* begin *

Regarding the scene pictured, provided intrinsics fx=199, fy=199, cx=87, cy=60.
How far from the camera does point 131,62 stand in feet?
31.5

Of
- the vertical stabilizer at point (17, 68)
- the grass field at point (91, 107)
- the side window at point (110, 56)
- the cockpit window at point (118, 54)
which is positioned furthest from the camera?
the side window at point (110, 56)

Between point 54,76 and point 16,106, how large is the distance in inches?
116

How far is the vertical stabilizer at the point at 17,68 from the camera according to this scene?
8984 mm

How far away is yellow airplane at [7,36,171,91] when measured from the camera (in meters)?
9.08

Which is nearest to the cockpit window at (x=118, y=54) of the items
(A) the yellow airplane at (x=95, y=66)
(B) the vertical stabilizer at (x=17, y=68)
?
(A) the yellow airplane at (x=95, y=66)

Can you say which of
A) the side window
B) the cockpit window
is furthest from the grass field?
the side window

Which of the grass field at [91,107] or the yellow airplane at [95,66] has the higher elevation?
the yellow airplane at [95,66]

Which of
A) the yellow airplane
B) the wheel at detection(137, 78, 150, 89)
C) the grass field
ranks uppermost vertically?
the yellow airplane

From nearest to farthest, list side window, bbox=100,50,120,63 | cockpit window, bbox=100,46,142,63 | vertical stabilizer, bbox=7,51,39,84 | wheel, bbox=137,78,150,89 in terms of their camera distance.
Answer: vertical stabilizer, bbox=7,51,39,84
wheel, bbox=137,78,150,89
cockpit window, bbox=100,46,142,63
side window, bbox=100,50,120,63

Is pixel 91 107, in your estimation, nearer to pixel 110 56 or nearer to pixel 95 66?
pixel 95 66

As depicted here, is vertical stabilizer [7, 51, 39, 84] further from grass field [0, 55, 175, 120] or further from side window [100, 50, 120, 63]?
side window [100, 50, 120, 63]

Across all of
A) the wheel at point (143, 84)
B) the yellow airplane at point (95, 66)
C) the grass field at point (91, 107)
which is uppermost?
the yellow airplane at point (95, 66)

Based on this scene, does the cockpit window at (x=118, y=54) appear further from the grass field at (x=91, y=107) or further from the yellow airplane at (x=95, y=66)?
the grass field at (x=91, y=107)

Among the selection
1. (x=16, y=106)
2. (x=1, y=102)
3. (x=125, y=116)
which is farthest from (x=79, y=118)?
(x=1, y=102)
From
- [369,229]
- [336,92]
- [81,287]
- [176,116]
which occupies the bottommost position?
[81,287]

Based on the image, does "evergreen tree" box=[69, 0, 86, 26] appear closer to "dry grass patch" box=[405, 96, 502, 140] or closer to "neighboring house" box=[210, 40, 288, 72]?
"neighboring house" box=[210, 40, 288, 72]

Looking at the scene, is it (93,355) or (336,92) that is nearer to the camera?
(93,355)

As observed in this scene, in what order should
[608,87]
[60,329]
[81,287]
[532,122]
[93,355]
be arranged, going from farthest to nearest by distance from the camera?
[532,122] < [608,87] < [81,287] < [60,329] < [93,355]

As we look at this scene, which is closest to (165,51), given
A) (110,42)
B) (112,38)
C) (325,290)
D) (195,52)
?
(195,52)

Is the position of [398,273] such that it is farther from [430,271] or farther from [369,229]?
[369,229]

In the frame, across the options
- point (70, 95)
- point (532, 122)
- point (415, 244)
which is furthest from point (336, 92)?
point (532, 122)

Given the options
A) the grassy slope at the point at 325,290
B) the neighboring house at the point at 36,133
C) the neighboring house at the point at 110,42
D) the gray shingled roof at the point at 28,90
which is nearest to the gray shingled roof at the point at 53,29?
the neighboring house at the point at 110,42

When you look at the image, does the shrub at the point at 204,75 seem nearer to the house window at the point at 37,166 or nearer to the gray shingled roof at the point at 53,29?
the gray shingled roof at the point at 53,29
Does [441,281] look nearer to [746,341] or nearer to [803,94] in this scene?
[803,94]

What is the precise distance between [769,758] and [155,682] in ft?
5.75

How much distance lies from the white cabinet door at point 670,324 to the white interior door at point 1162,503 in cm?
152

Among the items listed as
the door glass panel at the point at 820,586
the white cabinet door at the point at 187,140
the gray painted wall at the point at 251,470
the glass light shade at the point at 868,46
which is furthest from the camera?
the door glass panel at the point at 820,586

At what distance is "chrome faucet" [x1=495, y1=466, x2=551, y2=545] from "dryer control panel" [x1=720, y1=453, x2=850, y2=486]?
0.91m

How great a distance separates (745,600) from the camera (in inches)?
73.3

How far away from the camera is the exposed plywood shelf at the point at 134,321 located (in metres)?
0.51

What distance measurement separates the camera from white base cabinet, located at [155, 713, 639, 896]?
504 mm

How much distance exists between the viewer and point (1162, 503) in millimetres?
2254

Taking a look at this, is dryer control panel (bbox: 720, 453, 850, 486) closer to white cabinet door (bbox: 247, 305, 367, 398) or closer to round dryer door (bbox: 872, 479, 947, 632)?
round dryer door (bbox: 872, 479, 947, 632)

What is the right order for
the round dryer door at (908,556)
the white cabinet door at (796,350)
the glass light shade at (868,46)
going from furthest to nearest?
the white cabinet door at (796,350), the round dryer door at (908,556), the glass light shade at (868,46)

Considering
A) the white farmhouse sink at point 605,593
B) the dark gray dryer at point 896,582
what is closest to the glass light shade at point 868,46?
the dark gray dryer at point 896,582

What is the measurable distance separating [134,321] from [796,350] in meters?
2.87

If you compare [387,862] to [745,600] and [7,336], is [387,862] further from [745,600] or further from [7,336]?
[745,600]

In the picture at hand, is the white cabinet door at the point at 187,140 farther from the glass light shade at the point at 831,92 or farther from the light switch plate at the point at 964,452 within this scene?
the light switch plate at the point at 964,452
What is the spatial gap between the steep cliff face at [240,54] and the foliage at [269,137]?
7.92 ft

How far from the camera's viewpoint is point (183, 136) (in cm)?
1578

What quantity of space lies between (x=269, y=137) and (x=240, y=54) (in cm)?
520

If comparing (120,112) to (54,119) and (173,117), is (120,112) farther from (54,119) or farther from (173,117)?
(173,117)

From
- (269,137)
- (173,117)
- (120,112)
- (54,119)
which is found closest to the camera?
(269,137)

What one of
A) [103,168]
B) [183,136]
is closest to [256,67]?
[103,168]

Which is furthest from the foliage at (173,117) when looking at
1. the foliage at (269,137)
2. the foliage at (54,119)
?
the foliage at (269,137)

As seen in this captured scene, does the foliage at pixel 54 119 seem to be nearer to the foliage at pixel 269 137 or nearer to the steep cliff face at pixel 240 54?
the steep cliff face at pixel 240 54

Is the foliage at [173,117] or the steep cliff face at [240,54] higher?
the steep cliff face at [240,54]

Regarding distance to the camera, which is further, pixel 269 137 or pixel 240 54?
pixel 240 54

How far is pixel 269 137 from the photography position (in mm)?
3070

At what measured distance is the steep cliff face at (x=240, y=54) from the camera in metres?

* end *

Copy everything in the listing from the line containing "Given the options" down to the line containing "the white cabinet door at (796,350), the", both of those lines included, word for word.

# [THE REPLY]
Given the options
A) the grassy slope at the point at 325,290
B) the neighboring house at the point at 36,133
C) the neighboring house at the point at 110,42
D) the gray shingled roof at the point at 28,90
which is nearest to the gray shingled roof at the point at 53,29?
the neighboring house at the point at 110,42

When you look at the image, does the shrub at the point at 204,75 seem nearer to the house window at the point at 37,166 or nearer to the gray shingled roof at the point at 53,29?
the gray shingled roof at the point at 53,29
Does [441,281] look nearer to [746,341] or nearer to [803,94] in this scene?
[803,94]

What is the precise distance between [769,758] and [155,682] in ft?
5.75

How much distance lies from the white cabinet door at point 670,324 to the white interior door at point 1162,503 in cm?
152

Among the items listed as
the door glass panel at the point at 820,586
the white cabinet door at the point at 187,140
the gray painted wall at the point at 251,470
the glass light shade at the point at 868,46
which is furthest from the camera?
the door glass panel at the point at 820,586

At what distance is "chrome faucet" [x1=495, y1=466, x2=551, y2=545] from "dryer control panel" [x1=720, y1=453, x2=850, y2=486]?
0.91m

How great a distance separates (745,600) from the camera (in inches)?
73.3

How far away from the camera is the exposed plywood shelf at the point at 134,321 located (in metres)?
0.51

What distance measurement separates the camera from white base cabinet, located at [155, 713, 639, 896]?
504 mm

How much distance exists between the viewer and point (1162, 503) in millimetres?
2254

Taking a look at this, is dryer control panel (bbox: 720, 453, 850, 486) closer to white cabinet door (bbox: 247, 305, 367, 398) or closer to round dryer door (bbox: 872, 479, 947, 632)?
round dryer door (bbox: 872, 479, 947, 632)

What is the right order for
the round dryer door at (908,556)
the white cabinet door at (796,350)
the glass light shade at (868,46)
going from furthest to nearest?
the white cabinet door at (796,350), the round dryer door at (908,556), the glass light shade at (868,46)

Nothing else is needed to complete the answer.